Ran across a short-ish thread on BlueSky which caught my attention, posting it here:
the problem with a story, essay, etc written by LLM is that i lose interest as soon as you tell me that’s how it was made. i have yet to see one that’s ‘good’ but i don’t doubt the tech will soon be advanced enough to write ‘well.’ but i’d rather see what a person thinks and how they’d phrase it
like i don’t want to see fiction in the style of cormac mccarthy. i’d rather read cormac mccarthy. and when i run out of books by him, too bad, that’s all the cormac mccarthy books there are. things should be special and human and irreplaceable
i feel the same way about using AI-type tech to recreate a dead person’s voice or a hologram of them or whatever. part of what’s special about that dead person is that they were mortal. you cheapen them by reviving them instead of letting their life speak for itself
Absolutely.
the problem with a story, essay, etc written by LLM is that i lose interest as soon as you tell me that’s how it was made.
This + I choose to interpret it as static.
you cheapen them by reviving them
Learnt this one from, of all places, the pretty bad manga GANTZ.
Reuters: Quantum computing, AI stocks rise as Nvidia kicks off annual conference.
Some nice quotes in there.
Investors will focus on CEO Jensen Huang’s keynote on Tuesday to assess the latest developments in the AI and chip sectors,
Yes, that is sensible, Huang is very impartial on this topic.
“They call this the ‘Woodstock’ of AI,”
Meaning, they’re all on drugs?
“To get the AI space excited again, they have to go a little off script from what we’re expecting,”
Oh! Interesting how this implies the space is not “excited” anymore… I thought it’s all constant breakthroughs at exponentially increasing rates! Oh, it isn’t? Too bad, but I’m sure nVidia will just pull an endless amounts of bunnies out of a hat!

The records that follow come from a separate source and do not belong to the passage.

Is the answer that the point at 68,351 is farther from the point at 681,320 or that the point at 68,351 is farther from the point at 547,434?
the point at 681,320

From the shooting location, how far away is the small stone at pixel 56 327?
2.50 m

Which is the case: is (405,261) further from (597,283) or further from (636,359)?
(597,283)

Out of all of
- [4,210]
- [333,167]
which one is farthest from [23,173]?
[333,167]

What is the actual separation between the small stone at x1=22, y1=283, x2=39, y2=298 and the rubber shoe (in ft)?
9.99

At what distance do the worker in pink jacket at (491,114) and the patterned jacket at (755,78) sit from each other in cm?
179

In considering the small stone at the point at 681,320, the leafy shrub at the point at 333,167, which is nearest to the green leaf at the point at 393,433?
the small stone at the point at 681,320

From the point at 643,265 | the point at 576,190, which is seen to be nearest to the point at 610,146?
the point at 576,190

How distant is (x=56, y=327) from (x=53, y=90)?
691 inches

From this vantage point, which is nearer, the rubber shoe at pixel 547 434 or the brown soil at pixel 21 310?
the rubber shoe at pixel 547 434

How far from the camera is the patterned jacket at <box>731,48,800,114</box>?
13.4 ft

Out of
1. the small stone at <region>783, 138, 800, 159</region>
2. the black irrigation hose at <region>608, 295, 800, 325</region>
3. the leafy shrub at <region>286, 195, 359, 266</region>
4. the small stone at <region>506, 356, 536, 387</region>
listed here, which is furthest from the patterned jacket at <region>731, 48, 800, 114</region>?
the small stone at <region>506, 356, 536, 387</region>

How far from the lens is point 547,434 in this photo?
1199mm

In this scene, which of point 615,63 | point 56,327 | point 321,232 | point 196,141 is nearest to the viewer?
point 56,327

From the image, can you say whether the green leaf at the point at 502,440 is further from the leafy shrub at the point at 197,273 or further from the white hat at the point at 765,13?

Get in losers, we’re pivoting to
cryptoaiquantumMeaning, they’re all on drugs?
Specifically brown acid
@nightsky @BlueMonday1984 maybe it’s the Woodstock `99 of AI and it ends with Fred Durst instigating a full-on riot
TV Tropes got an official app, featuring an AI “story generator”. Unsurprisingly, backlash was swift, to the point where the admins were promising to nuke it “if we see that users don’t find the story generator helpful”.
Thinking that trying to sell LLMs as a creative tool at this point into the bubble will not create backlash is just delusional, lmao.
At this point, using AI in any sort of creative context is probably gonna prompt major backlash, and the idea of AI having artistic capabilities is firmly dead in the water.
On a wider front (and to repeat an earlier prediction), I suspect that the arts/humanities are gonna gain some begrudging respect in the aftermath of this bubble, whilst tech/STEM loses a significant chunk.
For arts, the slop-nami has made “AI” synonymous with “creative sterility” and likely painted the field as, to copy-paste a previous comment, “all style, no subtance, and zero understanding of art, humanities, or how to be useful to society”
For humanities specifically, the slop-nami has also given us a nonstop parade of hallucination-induced mishaps and relentless claims of AGI too numerous to count - which, combined with the increasing notoriety of TESCREAL, could help the humanities look grounded and reasonable by comparison.
(Not sure if this makes sense - it was 1AM where I am when I wrote this)
If musk gets his own special security feds, they would be Pretorian Guards.